Premesso che l’iter legislativo prevede un ulteriore passaggio per il voto di approvazione a gennaio 2019, è realistico pensare che la direttiva diventi realmente operativa.

La direttiva sul copyright è solo un tassello di un più ampio progetto per la creazione di un mercato unico digitale a livello europeo. Gli utilizzatori finali hanno già visto diversi benefici effetti di questo progetto, come ad esempio l’abolizione delle tariffe per il roaming telefonico, nonché effetti un po’ meno benefici, come le nuove regole per la protezione dei dati.
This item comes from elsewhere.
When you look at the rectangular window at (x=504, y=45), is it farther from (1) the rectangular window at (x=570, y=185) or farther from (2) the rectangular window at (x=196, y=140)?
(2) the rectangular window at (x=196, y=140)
In seguito alle proteste dei mesi scorsi, il Parlamento Europeo ha stabilito che le nuove norme non dovranno essere applicate a numerose categorie di operatori: i prestatori di servizi che agiscono a fini non commerciali (Wikipedia su tutti), i prestatori di servizi online laddove i contenuti vengano caricati con l’autorizzazione di tutti i titolari dei diritti interessati (come i provider di servizi cloud per uso individuale), i software open source per lo sviluppo di piattaforme e i mercati online la cui attività principale consiste nella vendita al dettaglio in rete di beni fisici.

In sostanza la nuova direttiva interessa i colossi del web e, più in generale, coloro che vogliono trarre profitto da opere di ingegno di terzi protette da copyright (testi, articoli, libri, musica, etc.).

Due in particolare sono gli articoli oggetto di critiche.

Il primo, l’articolo 11, prevede una “link tax”, cioè una tassa sui link ad articoli a favore degli editori che ne posseggono i diritti. Se oltre al link è presente un’anteprima (generalmente composta da titolo, immagine e sommario) la tassa è dovuta. Se il link è presente in forma di semplice hyperlink, invece, nulla è dovuto. Chi critica la norma sostiene che più che una tassa sugli articoli, posta così sia una tassa sulle notizie. Ovviamente chi subisce i maggiori danni da questa norma sono gli aggregatori di notizie (con buona pace di Google News).

Il secondo, l’articolo 13, prevede che il titolare dei diritti raggiunga un accordo con i gestori delle principali piattaforme web per la protezione del suo materiale soggetto a copyright, per evitare che singoli utenti possano pubblicare materiale soggetto a copyright (musica e video in prevalenza). In sostanza i gestori dovranno dotarsi di meccanismi che permettano automaticamente di riconoscere se un contenuto pubblicato da un utente è protetto da copyright o meno. Le maggiori critiche a questo articolo riguardano i meccanismi che verranno utilizzati per effettuare i filtri sui contenuti, perché potrebbero rappresentare una vera e propria forma di censura.

Lo spirito che anima la direttiva è quello di tutelare il lavoro di musicisti, artisti, interpreti, sceneggiatori, giornalisti e creativi in genere, garantendo loro un guadagno quando la loro opera è utilizzata da piattaforme social (YouTube, Facebook, etc.) e aggregatori di notizie (Google News, etc.).

La possibilità che questa direttiva generi oscurantismo e censura è assai remota. Per una valutazione reale sarà necessario, però, attendere che i vari stati dell’Unione recepiscano la direttiva, che, in quanto tale, vincola gli stati membri al raggiungimento degli obiettivi, senza entrare nel merito della modalità con cui ciascuno stato li otterrà.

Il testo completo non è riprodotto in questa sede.